Metallurgie, Hüttenwesen (Master)
Über den Beruf
Metallurgen und Hütteningenieur/innen mit Master entwickeln, steuern und optimieren die Gewinnung und Weiterverarbeitung von Metallen. Sie untersuchen Gefüge unter dem Mikroskop, bestimmen physikalische Eigenschaften und leiten daraus passende Prozessparameter ab. Auf Basis vertiefter Metallkunde und Metallphysik entwerfen sie neue Legierungen, modellieren Erstarrung und Umformung am Rechner und übertragen Simulationsergebnisse in die Praxis.
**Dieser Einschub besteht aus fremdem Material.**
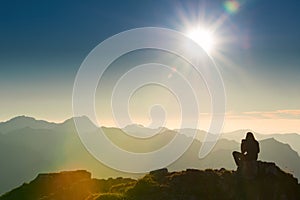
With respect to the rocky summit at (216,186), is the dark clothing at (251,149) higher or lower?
higher

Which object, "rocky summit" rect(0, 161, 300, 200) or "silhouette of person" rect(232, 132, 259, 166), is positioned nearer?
"rocky summit" rect(0, 161, 300, 200)

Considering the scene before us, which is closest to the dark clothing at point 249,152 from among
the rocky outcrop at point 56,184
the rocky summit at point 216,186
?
the rocky summit at point 216,186

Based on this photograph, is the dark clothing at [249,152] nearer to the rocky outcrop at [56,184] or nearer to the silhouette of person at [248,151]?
the silhouette of person at [248,151]

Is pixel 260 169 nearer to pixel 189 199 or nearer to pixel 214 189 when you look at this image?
pixel 214 189

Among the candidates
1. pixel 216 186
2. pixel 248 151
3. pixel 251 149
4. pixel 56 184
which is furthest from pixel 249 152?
pixel 56 184

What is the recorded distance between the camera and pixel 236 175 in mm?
80875

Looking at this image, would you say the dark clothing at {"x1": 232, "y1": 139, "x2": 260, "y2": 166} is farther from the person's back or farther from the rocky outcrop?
the rocky outcrop

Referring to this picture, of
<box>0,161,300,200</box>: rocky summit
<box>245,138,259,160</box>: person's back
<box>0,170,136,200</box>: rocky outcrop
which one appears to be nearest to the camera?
<box>0,161,300,200</box>: rocky summit

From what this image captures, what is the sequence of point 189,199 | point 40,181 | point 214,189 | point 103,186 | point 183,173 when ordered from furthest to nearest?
point 40,181 < point 103,186 < point 183,173 < point 214,189 < point 189,199

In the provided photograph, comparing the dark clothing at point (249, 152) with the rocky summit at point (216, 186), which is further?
the dark clothing at point (249, 152)

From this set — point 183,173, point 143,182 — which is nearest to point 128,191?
point 143,182

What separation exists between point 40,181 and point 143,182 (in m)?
63.4

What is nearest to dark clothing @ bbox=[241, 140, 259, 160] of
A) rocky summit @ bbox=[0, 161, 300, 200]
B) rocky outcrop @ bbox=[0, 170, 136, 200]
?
rocky summit @ bbox=[0, 161, 300, 200]

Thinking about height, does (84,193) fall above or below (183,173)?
below
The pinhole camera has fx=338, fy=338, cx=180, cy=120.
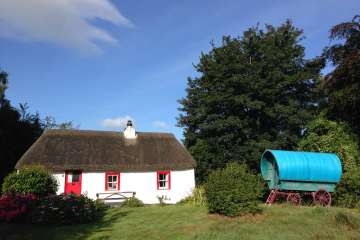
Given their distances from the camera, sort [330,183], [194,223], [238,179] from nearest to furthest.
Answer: [194,223] < [238,179] < [330,183]

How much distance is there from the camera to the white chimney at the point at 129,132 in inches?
1103

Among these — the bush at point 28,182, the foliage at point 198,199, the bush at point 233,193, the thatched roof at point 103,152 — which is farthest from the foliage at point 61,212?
the thatched roof at point 103,152

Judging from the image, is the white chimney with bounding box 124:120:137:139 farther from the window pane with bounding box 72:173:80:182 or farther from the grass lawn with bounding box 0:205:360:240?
the grass lawn with bounding box 0:205:360:240

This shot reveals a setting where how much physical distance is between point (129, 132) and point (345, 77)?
16.6m

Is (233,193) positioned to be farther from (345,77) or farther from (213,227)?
(345,77)

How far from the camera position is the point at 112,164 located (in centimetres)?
2436

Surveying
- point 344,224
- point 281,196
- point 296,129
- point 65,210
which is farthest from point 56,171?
point 296,129

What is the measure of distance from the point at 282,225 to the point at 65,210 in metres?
9.23

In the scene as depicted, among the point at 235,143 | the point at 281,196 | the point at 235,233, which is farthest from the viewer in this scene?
the point at 235,143

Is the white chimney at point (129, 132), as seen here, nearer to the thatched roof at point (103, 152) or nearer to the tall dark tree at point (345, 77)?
the thatched roof at point (103, 152)

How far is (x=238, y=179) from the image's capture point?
1414cm

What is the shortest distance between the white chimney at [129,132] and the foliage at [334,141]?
13.1 metres

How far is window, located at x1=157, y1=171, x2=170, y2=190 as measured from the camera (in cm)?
2541

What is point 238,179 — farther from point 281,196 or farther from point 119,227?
point 281,196
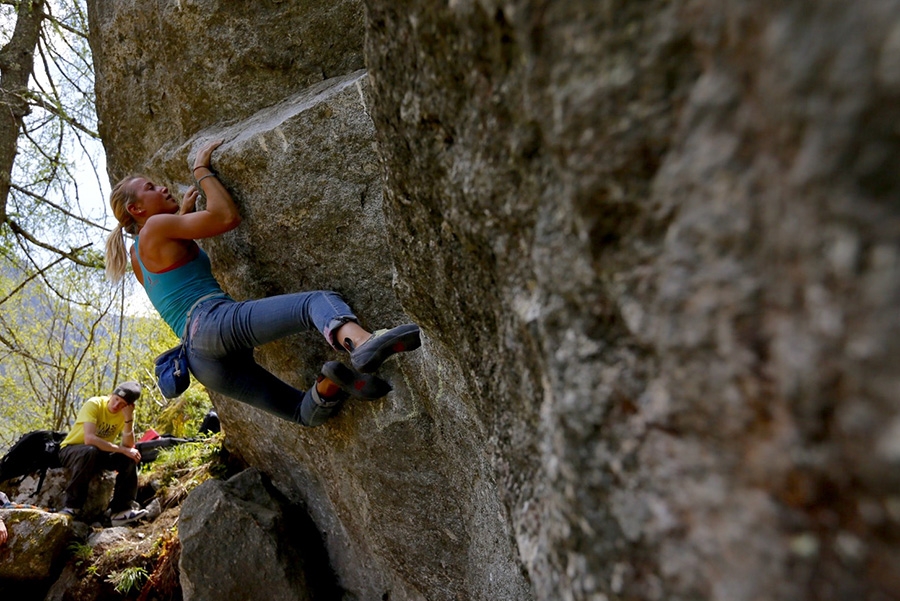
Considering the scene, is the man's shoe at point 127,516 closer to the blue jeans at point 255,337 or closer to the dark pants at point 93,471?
the dark pants at point 93,471

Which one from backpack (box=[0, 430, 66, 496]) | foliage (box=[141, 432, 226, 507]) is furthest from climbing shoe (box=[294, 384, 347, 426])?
backpack (box=[0, 430, 66, 496])

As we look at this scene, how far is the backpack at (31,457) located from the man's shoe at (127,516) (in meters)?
0.91

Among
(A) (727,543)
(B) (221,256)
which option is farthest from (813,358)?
(B) (221,256)

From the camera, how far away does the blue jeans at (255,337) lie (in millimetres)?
3041

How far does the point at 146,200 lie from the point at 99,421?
422 centimetres

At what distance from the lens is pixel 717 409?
0.87 m

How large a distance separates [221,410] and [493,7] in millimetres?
4879

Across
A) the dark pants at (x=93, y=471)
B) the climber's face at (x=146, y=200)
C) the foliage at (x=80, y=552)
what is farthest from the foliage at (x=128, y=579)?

In der Plastomechanik wählen sie Temperaturen, Drücke und Umformgrade, um Werkstücke belastbar und formstabil zu gestalten. Bei Abweichungen analysieren sie Ursachen, etwa chemische Verunreinigungen oder unpassende Kühlraten, und passen den Prozess an. So sichern sie Materialqualität, reduzieren Ausschuss und erhöhen die Wirtschaftlichkeit metallurgischer Verfahren.
Ausbildung & Zugang
Zugangsvoraussetzungen4
- Erster berufsqualifizierender Hochschulabschluss, meist in Metallurgie oder Hüttenwesen
- Je nach Hochschule hochschulinternes Auswahlverfahren
- Je nach Hochschule zählen z.B. Leistungen im ersten Hochschulstudium
- Ggf. Englischkenntnisse
Häufige Fragen
Was verdient man als Metallurge/in?
Für Masterabsolvent/innen der Metallurgie sind derzeit keine offiziellen Durchschnittsgehälter veröffentlicht. Dein Einkommen hängt stark vom Einsatzgebiet, der Unternehmensgröße, der Tarifbindung und der Region ab. Wer beispielsweise Prozesse in einer großen Stahlhütte optimiert oder im internationalen Anlagenbau arbeitet, kann meist mehr verlangen als Beschäftigte in kleineren Gießereien oder in der Forschung.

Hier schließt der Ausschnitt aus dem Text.